The completed single-pixel circuit is shown in Figure 4. To provide a sufficient overdrive voltage swing for the avalanche photodiode (APD), the AQC is operated under a supply voltage of 5 V (\( V_{DD} \)), while the power supply for the other logical circuits is 1.8 V. Thus, a voltage level shift circuit for interconversion is needed. Via current-to-voltage conversion, a voltage pulse is established in a sensed resistor or capacitor [8]. For reducing the area and achieving a fast transient response, the small anode-to-ground intrinsic capacitance \( C_C \) of the InGaAs APD is directly utilized to sense the avalanche current triggered by the photon. If the amplitude of the sensed voltage exceeds over the critical point of the comparator, the rising edge of the STOP signal is immediately generated; thus, the inverted \( STOPb \) signal can be used to turn on the M3 for quickly increasing the potential of node IN to \( V_{DD} \). In this way, the APD is immediately cut off to quench the avalanche current. For improving the signal-to-noise ratio, the preset critical point of the comparator is usually defined by a reference voltage, which should be high enough to suppress the possible spurious triggering or noise triggering.
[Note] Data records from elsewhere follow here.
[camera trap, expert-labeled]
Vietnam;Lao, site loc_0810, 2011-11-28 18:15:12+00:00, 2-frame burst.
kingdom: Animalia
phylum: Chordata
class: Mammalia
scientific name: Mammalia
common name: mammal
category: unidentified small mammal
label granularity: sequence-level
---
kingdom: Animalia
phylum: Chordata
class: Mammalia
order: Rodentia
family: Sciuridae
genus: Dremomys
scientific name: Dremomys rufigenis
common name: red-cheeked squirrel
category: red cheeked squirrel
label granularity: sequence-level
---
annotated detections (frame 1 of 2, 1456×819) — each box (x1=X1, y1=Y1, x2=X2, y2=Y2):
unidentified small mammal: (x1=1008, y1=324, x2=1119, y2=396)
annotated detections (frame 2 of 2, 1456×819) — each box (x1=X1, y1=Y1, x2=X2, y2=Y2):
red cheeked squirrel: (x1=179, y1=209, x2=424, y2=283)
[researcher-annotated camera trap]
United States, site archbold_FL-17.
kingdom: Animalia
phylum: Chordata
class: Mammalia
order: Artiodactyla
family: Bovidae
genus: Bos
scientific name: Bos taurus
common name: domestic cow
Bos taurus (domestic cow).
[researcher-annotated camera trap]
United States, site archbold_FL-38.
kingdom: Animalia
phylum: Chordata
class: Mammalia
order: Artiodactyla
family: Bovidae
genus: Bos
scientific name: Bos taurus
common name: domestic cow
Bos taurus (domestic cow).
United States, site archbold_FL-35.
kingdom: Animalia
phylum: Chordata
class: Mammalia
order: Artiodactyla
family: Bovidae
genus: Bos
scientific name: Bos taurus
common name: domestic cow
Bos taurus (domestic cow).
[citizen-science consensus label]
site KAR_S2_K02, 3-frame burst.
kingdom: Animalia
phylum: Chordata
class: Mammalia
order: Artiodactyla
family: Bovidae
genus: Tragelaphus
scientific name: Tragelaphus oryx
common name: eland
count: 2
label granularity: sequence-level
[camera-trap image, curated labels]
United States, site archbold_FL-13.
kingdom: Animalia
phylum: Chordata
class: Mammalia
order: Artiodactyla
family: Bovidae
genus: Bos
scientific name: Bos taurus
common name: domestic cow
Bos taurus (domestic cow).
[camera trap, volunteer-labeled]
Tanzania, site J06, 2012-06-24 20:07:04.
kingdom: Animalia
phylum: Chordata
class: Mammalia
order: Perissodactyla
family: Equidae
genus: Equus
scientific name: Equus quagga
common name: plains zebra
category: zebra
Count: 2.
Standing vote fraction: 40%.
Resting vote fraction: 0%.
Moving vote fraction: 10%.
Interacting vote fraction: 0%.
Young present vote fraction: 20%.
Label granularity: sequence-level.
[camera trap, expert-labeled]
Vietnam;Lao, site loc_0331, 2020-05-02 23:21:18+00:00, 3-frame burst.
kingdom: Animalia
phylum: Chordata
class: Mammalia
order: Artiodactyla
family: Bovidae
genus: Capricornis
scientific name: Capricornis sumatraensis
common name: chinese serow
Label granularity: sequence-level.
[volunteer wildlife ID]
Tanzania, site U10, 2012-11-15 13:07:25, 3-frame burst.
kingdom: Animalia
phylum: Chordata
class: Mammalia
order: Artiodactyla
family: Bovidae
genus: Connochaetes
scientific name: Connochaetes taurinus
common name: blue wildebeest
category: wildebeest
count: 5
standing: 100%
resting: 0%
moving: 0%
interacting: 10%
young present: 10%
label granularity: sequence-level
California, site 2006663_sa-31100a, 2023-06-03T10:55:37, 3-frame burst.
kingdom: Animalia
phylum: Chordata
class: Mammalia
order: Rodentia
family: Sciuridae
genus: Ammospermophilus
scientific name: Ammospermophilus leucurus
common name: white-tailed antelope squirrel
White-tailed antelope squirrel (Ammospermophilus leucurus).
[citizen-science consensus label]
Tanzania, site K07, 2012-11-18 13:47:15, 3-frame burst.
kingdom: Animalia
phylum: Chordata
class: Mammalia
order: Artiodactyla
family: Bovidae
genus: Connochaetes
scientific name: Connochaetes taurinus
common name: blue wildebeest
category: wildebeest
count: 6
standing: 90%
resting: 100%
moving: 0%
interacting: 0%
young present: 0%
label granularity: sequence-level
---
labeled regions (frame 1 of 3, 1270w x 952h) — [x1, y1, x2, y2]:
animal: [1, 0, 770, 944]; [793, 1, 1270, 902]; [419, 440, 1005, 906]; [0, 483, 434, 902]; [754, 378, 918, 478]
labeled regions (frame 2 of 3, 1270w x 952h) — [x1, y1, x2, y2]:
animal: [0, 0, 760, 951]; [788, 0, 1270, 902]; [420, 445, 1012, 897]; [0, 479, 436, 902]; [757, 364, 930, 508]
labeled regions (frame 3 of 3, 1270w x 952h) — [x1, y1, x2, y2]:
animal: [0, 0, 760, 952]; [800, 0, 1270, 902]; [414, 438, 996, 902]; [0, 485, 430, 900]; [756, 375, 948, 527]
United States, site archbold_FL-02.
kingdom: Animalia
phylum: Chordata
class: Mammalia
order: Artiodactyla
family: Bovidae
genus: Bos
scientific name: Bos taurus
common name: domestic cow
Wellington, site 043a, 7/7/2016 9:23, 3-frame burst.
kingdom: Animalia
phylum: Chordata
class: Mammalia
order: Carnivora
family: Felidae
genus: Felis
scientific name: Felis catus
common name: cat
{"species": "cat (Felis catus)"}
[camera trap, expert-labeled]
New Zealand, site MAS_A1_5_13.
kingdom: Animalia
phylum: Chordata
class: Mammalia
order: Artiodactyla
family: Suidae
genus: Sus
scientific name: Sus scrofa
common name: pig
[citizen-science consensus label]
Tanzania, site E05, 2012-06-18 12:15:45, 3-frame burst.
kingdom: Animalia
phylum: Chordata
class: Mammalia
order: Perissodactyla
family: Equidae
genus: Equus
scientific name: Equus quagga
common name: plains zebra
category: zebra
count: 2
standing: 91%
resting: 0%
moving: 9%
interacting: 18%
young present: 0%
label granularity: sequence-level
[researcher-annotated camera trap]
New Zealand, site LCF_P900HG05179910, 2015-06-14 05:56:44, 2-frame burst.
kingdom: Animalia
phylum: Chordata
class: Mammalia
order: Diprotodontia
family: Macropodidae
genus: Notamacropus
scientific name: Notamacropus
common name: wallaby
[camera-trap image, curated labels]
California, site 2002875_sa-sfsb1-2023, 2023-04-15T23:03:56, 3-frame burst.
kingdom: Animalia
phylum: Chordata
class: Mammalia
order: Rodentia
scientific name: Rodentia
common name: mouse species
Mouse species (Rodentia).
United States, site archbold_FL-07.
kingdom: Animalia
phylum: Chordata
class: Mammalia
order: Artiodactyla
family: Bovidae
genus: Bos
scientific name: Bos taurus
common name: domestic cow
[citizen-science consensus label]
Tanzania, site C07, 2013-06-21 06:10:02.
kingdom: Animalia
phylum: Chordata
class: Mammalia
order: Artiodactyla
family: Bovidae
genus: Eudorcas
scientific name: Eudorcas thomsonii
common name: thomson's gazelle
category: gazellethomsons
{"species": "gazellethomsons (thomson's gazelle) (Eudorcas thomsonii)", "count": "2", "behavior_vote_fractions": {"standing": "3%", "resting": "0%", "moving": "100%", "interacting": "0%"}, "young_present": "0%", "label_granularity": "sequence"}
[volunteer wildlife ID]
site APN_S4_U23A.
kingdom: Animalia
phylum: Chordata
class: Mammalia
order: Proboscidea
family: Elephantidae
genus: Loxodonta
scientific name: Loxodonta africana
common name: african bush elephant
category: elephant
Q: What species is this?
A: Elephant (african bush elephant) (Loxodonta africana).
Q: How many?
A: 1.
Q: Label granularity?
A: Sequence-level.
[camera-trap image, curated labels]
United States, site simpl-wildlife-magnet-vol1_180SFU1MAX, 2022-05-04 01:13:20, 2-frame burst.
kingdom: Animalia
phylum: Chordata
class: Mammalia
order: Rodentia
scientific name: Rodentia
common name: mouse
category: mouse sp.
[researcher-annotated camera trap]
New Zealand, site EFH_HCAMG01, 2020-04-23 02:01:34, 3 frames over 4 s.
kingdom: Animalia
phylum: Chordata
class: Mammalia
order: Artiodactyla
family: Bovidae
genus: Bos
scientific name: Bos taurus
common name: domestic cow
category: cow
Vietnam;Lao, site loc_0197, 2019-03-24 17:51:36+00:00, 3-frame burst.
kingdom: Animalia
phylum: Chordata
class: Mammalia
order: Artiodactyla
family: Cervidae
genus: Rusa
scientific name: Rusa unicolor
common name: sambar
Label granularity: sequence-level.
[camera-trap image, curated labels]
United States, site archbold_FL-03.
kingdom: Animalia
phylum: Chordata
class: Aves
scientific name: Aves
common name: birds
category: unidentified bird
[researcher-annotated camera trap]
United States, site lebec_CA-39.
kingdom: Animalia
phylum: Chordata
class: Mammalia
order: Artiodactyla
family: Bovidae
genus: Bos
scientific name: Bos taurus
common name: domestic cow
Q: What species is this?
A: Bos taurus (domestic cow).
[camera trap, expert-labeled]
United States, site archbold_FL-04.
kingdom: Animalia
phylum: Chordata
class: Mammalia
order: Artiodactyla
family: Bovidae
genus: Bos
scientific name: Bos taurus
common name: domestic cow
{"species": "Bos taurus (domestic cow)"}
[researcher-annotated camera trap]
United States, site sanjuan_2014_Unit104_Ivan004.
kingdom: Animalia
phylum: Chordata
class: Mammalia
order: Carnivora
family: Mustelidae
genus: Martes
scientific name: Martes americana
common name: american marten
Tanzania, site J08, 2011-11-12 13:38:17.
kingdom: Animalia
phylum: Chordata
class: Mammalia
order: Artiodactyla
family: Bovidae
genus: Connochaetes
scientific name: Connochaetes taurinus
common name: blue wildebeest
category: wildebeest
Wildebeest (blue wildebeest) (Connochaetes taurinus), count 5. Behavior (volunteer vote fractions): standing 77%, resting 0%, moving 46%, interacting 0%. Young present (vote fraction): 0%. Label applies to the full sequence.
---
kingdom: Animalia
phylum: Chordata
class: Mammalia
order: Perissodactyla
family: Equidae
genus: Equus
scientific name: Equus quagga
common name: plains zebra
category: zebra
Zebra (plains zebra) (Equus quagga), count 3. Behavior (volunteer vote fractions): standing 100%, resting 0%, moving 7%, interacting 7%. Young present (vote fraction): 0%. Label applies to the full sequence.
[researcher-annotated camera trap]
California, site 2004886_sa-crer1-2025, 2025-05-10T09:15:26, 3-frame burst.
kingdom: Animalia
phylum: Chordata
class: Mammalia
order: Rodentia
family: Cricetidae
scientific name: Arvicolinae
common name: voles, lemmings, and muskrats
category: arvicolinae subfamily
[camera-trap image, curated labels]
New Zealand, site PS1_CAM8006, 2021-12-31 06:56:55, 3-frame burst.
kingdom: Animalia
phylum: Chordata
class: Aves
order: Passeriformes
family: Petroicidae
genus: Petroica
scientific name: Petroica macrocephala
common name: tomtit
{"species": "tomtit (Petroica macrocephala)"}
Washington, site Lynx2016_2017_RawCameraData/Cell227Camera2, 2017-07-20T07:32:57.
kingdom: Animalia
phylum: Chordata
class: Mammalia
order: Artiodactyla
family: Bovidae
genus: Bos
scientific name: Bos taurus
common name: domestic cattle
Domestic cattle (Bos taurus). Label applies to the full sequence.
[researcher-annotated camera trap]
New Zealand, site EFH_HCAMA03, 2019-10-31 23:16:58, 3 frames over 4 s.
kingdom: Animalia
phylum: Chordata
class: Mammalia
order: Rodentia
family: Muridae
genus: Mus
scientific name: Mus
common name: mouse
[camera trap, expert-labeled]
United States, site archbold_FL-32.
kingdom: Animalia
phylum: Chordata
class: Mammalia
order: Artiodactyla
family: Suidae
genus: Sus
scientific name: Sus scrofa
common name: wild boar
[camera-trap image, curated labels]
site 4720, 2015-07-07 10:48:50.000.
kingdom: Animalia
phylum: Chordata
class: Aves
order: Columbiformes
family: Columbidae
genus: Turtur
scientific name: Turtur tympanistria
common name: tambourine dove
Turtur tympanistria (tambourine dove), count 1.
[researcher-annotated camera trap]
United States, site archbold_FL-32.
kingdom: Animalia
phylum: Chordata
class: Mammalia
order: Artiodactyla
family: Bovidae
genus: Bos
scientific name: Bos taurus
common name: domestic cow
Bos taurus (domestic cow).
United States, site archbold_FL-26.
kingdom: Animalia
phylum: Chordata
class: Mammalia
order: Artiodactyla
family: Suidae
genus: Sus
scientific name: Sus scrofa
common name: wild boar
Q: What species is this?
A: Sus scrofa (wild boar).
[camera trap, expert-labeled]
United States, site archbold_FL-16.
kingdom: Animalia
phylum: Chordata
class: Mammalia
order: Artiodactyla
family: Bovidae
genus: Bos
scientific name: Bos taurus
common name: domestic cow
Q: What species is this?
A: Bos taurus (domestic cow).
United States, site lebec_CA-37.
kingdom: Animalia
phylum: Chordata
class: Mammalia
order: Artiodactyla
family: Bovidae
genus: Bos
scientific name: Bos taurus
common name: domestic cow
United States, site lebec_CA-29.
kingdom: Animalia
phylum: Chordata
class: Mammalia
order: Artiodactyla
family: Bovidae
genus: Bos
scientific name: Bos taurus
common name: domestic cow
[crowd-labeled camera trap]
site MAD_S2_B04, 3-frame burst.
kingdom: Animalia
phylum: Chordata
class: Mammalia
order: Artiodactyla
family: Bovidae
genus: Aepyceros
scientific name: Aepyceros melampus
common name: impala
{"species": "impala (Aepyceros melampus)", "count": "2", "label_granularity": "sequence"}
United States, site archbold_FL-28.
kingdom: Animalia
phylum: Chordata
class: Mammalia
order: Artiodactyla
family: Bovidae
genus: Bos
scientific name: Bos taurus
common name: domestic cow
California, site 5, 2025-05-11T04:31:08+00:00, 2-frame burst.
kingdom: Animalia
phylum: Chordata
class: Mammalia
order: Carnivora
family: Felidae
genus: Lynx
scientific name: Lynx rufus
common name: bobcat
For reducing the pixel area, a single-ended inverter is used as a simple comparator to estimate the sensed voltage level, where the critical transition point is slightly larger than the threshold voltage of the n-metal-oxide-semiconductor field-effect transistor (NMOSFET) if its size is significantly larger.

In the two-segment TDC structure, the pixel-exclusive high-segment TDC is composed of an 11-bit LFSR, which includes a DFF chain and a feedback control loop. The loop closed by the XNOR gate according to the primitive polynomial, which can provide the total pseudo-random count up to \( 2^{11} - 1 \).
states (all “1” outputs are banned). The low-segment 1-bit TDC is implemented by a globally shared two-phase high-frequency clock signal HCK, and the DFF0 used to latch the data of the 1-bit TDC should be located in each individual pixel. The high-segment and low-segment TDCs are connected through multiplexer (MUX1). By simply breaking off the feedback loop, the LFSR can immediately shift from the counter mode to the data latching/series transmission mode. The data of the LFSR are transmitted to the outside of the chip, and static decoding is performed via the look-up table method; thus, the bit error rate is almost zero. Thus, as comparison with the binary synchronous counter, the dual-mode LFSR can significantly reduce the pixel area, the data-latching time, and the data error rate. To improve the frame clock frequency, the total array is divided into several uniform subsections for parallel data transportation, where the pixel data in each blocks are serially transported outside.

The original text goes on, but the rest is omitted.